Introduction to MSI

NatCap TEEMs Skill Session

Matt Braaksma

University of Minnesota

March 24, 2025

What is MSI?

Minnesota Supercomputing Institute

  • Heterogeneous high-performance Linux cluster
  • CPU Compute Nodes
    • 244 nodes have 512 GB of memory
    • 100 have 2TB of memory
  • GPU Compute Nodes
    • 50 nodes have 4 A100 GPUs connected via NVLink and 512 GB of memory
    • 8 nodes have 8 A100s and 1 TB of memory
  • More details at MSI website

What is HPC?

A conceptual depiction of a modern node with four eight-core processors that share a common memory pool. A node typically also handles local storage, network connectivity, and power. It is increasingly common for nodes to include special accelerator hardware like GPUs or TPUs.
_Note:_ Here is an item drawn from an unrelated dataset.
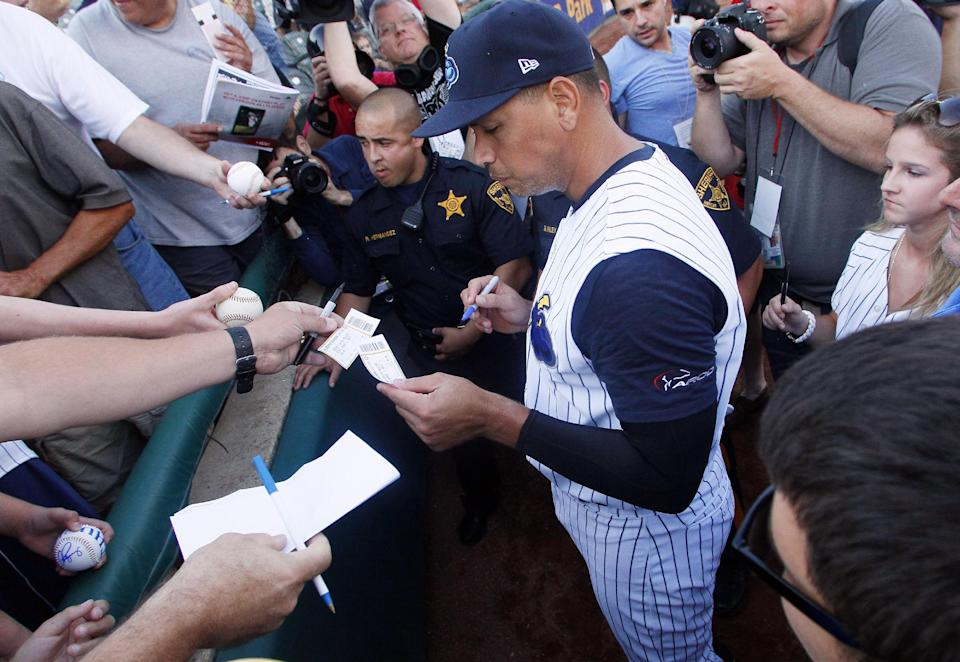 New York Yankees' Alex Rodriguez autographs a ticket stub for a fan before the start of a Class AA baseball game with the Trenton Thunder against the Reading Phillies, Friday, Aug. 2, 2013, in Trenton, N.J. (AP Photo/Tom Mihalek)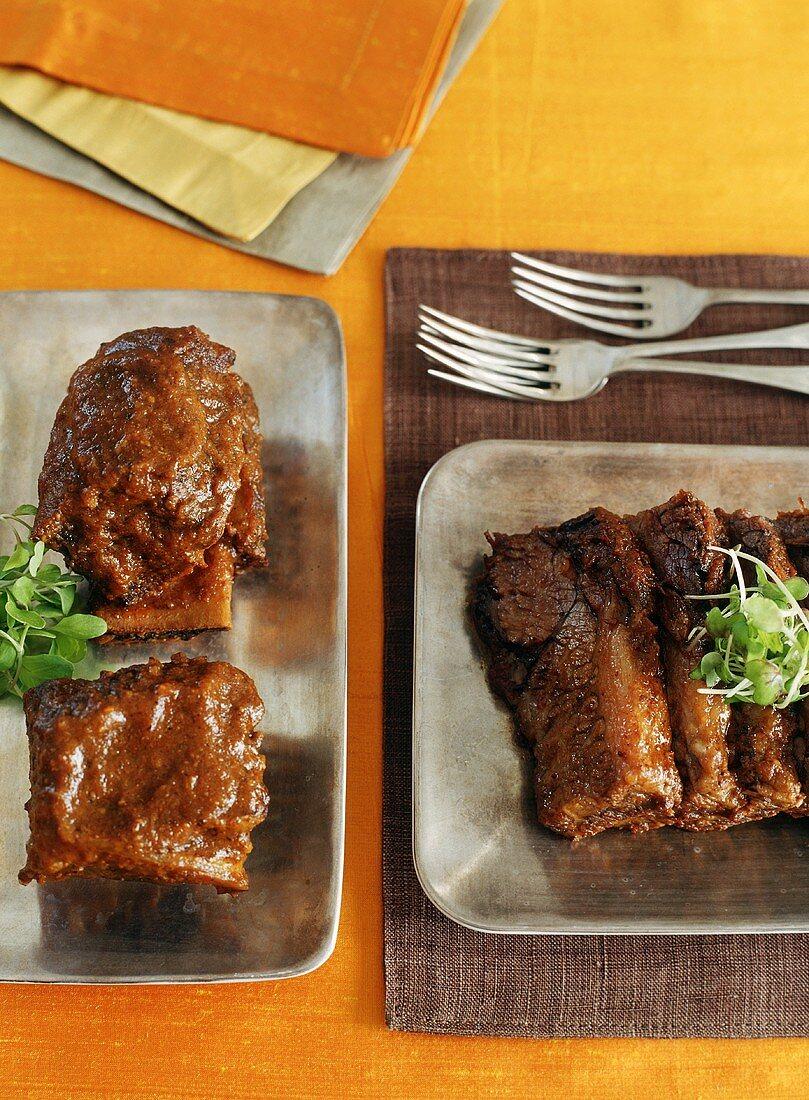 Braised Short Ribs and Barbecued Brisket on Metal Platters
This node has a GPU.1

HPC vs. Regular Computing

Feature HPC Regular Computing
Processing Power Many CPUs & GPUs across nodes One or few CPUs with multiple cores
Parallelism Massively parallel (distributed computing) Limited parallelism (multi-threading within a CPU)
Scalability High (thousands of nodes) Low (single machine or few nodes)
Job Scheduling Slurm, PBS, or LSF for batch scheduling OS task scheduler (e.g., Windows Task Manager, cron)

Background

Command Line Basics

  • Common Linux commands:
    • ls - List files
    • cd - Change directory
    • pwd - print working directory
    • mkdir - Create a directory
    • mv - move files
    • rm - Remove files
  • The Linux command line for beginners

Getting Set Up

Getting Set Up

Connect to MSI

  1. Use Command Line

  2. Use VS Code

    • Much easier for editing code
    • Requires the Remote - SSH extension
      • Ctrl/Cmd+Shift+P
      • “Remote-SSH: Connect to Host…”

Getting Set Up

Connect to MSI

NOTE:

  • Connecting to MSI requires
    1. UMN account and invite to group
    • Let me know if you did not receive an email
    1. Access to UMN network via

Getting Set Up

VS Code

Open the Command Palette (Ctrl/Cmd+Shift+P)

Add new host

Getting Set Up

VS Code

Use ssh to connect to MSI

  • ssh username@mangi.msi.umn.edu
  • Enter your password and complete 2FA

Getting Set Up

VS Code

Now use VS Code to view your directory

Getting Set Up

VS Code

Now use VS Code to view your directory

  • For code, you can git clone directly into MSI

Getting Set Up

Transfer Data to MSI

Windows

Mac

In the future…

Walkthrough

Submitting a job

  1. Set up conda environment
  2. Git clone: https://github.com/SumilThakr/luep
  3. Transfer data
  4. Update python code
  5. Create job script (.sh)
  6. Submit sbatch

Walkthrough

Set up conda environment

Go to bash:

module load conda
conda create -n teems01 python=3 # create new venv
conda activate teems01 # or activate if already created
conda install -c conda-forge pyproj xarray rasterio pygeoprocessing scipy netCDF4 
# install any necessary modules

Walkthrough

Git clone

Git clone to MSI (Ctrl/Cmd+Shift+P)

git clone https://github.com/SumilThakr/luep.git

Walkthrough

Transfer data

  • Use FileZilla or WinSCP to transfer data
  • From Google Drive:
    • Should be able to use rclone to transfer data directly
    • ‘…/NatCapTEEMs/Files/base_data/submissions/air_quality’
    • Otherwise, copy to local machine first, then transfer
  • To your MSI dir:
    • ‘~/Files/natcap_teems/skill_session_msi/’

Walkthrough

Update python code

  • Open run_deposition_calculation.py
  • Change inputdir
  • Comment out some lines
    • Optional: add timer

Walkthrough

Update python

# run_deposition_calculation.py
from dep_scripts import dep_1_lai_reclass
from dep_scripts import dep_2_lai_month_avg
from dep_scripts import dep_3_velocity
from dep_scripts import dep_4_multiply
import time

# inputdir = "/Users/sumilthakrar/UMN/Projects/landd2/pkg" # sumil local
# inputdir = "G:/Shared drives/NatCapTEEMs/Files/base_data/submissions/air_quality" # teems drive
inputdir = "~/Files/natcap_teems/skill_session_msi/air_quality"

def main():
    start_time = time.time()

    print("Reclassifying leaf area index")
    dep_1_lai_reclass.run(inputdir)
    print("Completed.\n")

    duration = time.time() - start_time
    print(f"Duration: {duration:.4f} seconds")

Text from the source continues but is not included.